Rotary piercing is a hot working metalworking process for forming thick-walled seamless tubing. There are two types: the Mannesmann process, invented in the 1880s, and the Stiefel process, developed two decades later.[1]

Mannesmann process

A schematic of rotary piercing. Key:
  1. Roller configuration
  2. The process starts with the blank fed in from the left.
  3. The stresses induced by the rolls causes the center of the blank to fracture.
  4. Finally, the rolls push the blank over the mandrel to form a uniform inner diameter.

A heated cylindrical billet workpiece is fed between two convex-tapered rollers, which are rotating in the same direction.[2] The rollers are usually 6° askew from parallel with the billet's axis. The rollers are on opposite sides of the billet, and the surface of their largest cross sections are separated by a distance slightly smaller than the outside diameter (OD) of the original billet. The load imparted by the rollers compresses the material and the 6° skew provides both rotation and translation to the billet. The friction between the rollers and the billet is intentionally high, and is sometimes increased by using knurled rollers. This friction establishes stresses varying radially through the billet, with the highest stresses at the outer surface and the central axis. The stress exceeds the yield strength of the billet and causes circumferential fissures to propagate at various radii near the outer surface, and a central longitudinal void to form at the axis. A tapered mandrel is set inside and a short distance from the start of the central void. This mandrel forces the material outward and compresses the material against the back side of the tapered rollers. This compressive loading fuses the circumferential fissures and sets the initial internal and external diameter values. The formed tube is then cooled and can be cold worked to refine the diameters and to achieve the desired yield strengths.[3]

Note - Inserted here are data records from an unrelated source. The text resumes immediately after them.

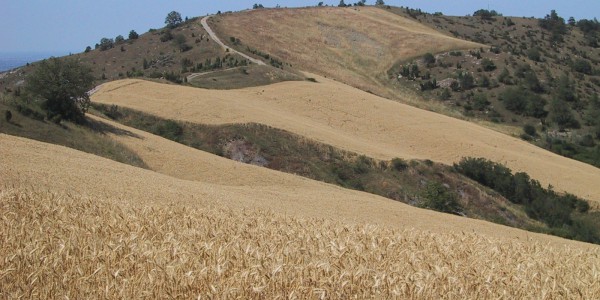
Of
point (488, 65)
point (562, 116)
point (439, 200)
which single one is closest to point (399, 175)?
point (439, 200)

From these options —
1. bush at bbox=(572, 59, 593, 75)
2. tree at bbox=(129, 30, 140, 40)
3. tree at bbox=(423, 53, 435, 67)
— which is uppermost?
tree at bbox=(129, 30, 140, 40)

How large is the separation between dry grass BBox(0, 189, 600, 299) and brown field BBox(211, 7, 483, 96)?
81140 millimetres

Mannesmann mills can produce tubes as large as 300 mm (12 in) in diameter.[3]

Stiefel process

The Stiefel process is very similar to the Mannesmann process, except that the convex rollers are replaced with large conical disks. This allows for larger tubes to be formed.[3]


  1. ^ "The Development History of Seamless Steel Pipe | CSCMP's Supply Chain Quarterly".
  2. ^ Erik Oberg and Franklin Jones, ed.s, Machinery's Encyclopedia … , vol. 6 (New York, New York: The Industrial Press, 1917), pages 333-334.
  3. ^ a b c Degarmo, E. Paul; Black, J T.; Kohser, Ronald A. (2003), Materials and Processes in Manufacturing (9th ed.), Wiley, p. 404, ISBN 0-471-65653-4.